Director John Doyle’s electrifying staging of “Assassins,” Stephen Sondheim’s macabre masterpiece about our national infatuation with fame and our appetite for violence, is a revival to die for — figuratively, of course.
A musical featuring some of the most infamous cutthroats in our nation’s history, “Assassins” was shocking when it premiered Off Broadway in 1990 at Playwrights Horizons, and then again on Broadway in 2004. The show’s exquisitely inventive handiwork showcases more guns than you’d find at a Texas swap meet, from the clumsy .442 Webley revolver that Charles J. Guiteau used to shoot President James Garfield to the secondhand 6.5 caliber Carcano rifle that Lee Harvey Oswald brought to work at the Texas School Book Depository on the day that JFK happened to be visiting Dallas.
The bigger, painfully timely question posed by this new revival (now playing at Classic Stage Company) is: Are we now so jaded as a nation that this modern classic has lost some of its shock value after 30 years? And the answer is: Nope. Between the musical’s powerful content and Doyle’s inventive presentation, “Assassins” is still a killer show.
Doyle (“Sweeney Todd,” “Company,” “The Color Purple”) is a past master of ensemble showpieces, and this musical plays right to his strengths. The lineup here includes some of our most versatile performers, from Steven Pasquale as a fiery John Wilkes Booth to Ethan Slater as the twitchiest Lee Harvey Oswald imaginable. But plucking out any more players seems unfair to the flawless teamwork… although I just can’t resist the inspired pairing of Judy Kuhn as Ronald Reagan’s foiled assassin Sara Jane Moore and Tavi Gevinson as a spooky Squeaky Fromme. The scene with the two of them bickering over lipstick (“Nights of Ecstasy” by Max Factor) is just too weirdly funny.
The sheer cynicism of the opening number that introduces the nine assassins can take your breath away: So much anger in the insidious music, such profound despair in the fevered lyrics! According to the Proprietor (the formidable Eddie Cooper) of the show’s bizarre carnival world, “Everybody’s got the right to be happy / Everybody’s got the right to their dreams.”
So far, so good. But the song doesn’t stop there: A free country, it promises us, “means your dreams can come true” — a sentiment too often misconstrued as meaning “your dreams will come true.” That’s the dangerous misinterpretation of the freedom to dream that brings all those angry assassins to the stage — and to life.
Some of these outcasts — like the would-be killer of Ronald Reagan, John Hinckley (a hinky looking Adam Chanler-Berat) — are all too familiar.
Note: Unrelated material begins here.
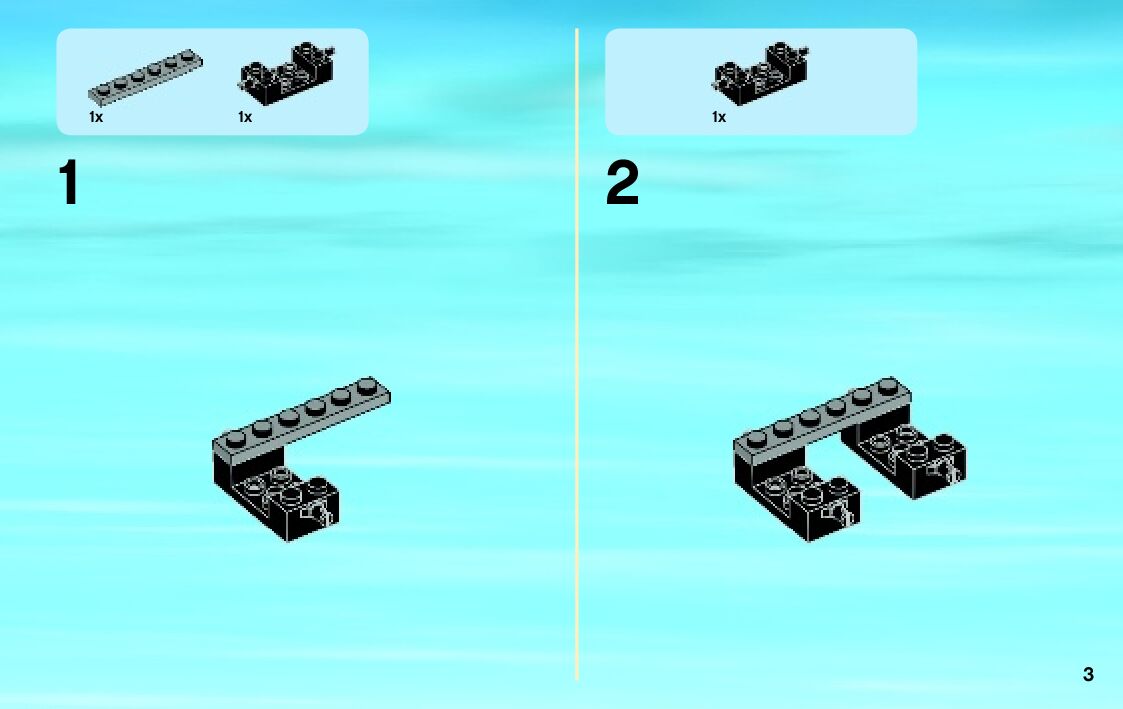 1x 1x

1

1x

2

3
Others like Charles Guiteau (a raffish fellow, in Will Swenson’s handsome performance), who picked off James Garfield at the Buffalo State Fair, are more esoteric assassins. Each of them believed in the fiction of an American Dream that always comes true.
So, no, our dreams don’t necessarily come true. Life just doesn’t work out that way. But that’s the bogus American Dream we’ve all bought, consumed and digested. It almost seems inevitable that certain everybodies like the fanatics and would-be killers assembled here should feel duped, cheated, deprived and murderously angry. After being denied the entitlements promised by the myth of American exceptionalism that defines us, who wouldn’t pick up a gun?
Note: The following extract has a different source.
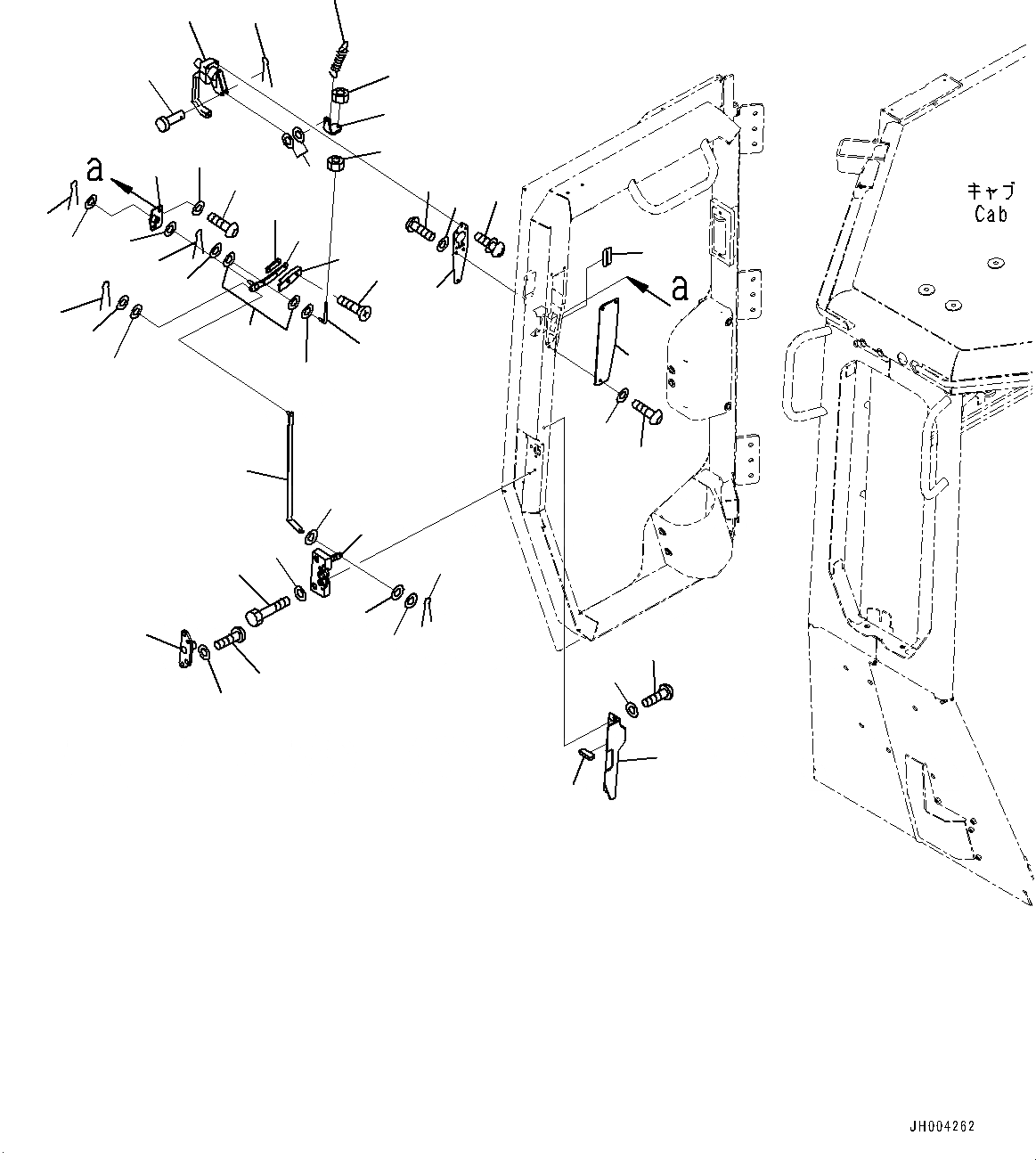 a

a

キャブ
Cab

JH004262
“Hey, fella, feel like you’re a failure?” tempts the devilish Proprietor. “Feel misunderstood? C’mere and kill a President.” Sure, that’ll heal your wounded soul. And one after another, they step forward to receive their guns, in a collective handout staged as a ceremony in which guns are received with the reverence of a religious communion. As cannily staged by Doyle, this scene really sizzles.
“I want prize! You gimme prize!” demands the would-be anarchist Giuseppe Zangara (a wild-eyed Wesley Taylor), who used that prize to shoot (and miss) President Franklin Delano Roosevelt. “All I want for Christmas is my Constitutional right!” declaims Samuel Byck (Andy Grotelueschen, resplendent in a shabby Santa Claus costume), who tried to hijack an airplane with which to assassinate Richard Nixon.
“Aim for what you want a lot / Everybody gets a shot,” as one cynical lyric exhorts losers like John Wilkes Booth (so desperately sincere in Pasquale’s seductive perf), who dreamed of being a hero when he struck down Lincoln. “They say you killed a country, John / Because of bad reviews,” the dispassionate Balladeer (Slater again) taunts him.
“Tell ’em, boy,” our would-be savior exhorts the balladeer, who sings his story in what might be the show’s saddest lyric. “Tell them how the country is not what it was / Where there’s blood on the clover / How the nation can never again / Be the hope that it was.”
Promises made, promises broken: That does seem to be the whole point of this politically piercing and tragically funny musical. We promise the world to our gullible kind, and recoil in horror when some among us take that word as gospel — and feel so aggrieved that they become violent when they fail to win the “prize” that was promised at the sharpshooter booth of this carnival country.